### EXERCISE OBJECTIVE
Return each line of the records below that contains the string "nucleus".

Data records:
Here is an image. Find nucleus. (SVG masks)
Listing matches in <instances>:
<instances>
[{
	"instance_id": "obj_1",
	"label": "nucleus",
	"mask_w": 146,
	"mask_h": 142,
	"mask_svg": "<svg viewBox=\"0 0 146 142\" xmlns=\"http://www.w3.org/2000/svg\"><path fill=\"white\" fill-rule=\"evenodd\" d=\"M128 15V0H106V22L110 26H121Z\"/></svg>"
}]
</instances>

### COMPLETE ANSWER
Here is an image. Find nucleus. (SVG masks)
	"label": "nucleus",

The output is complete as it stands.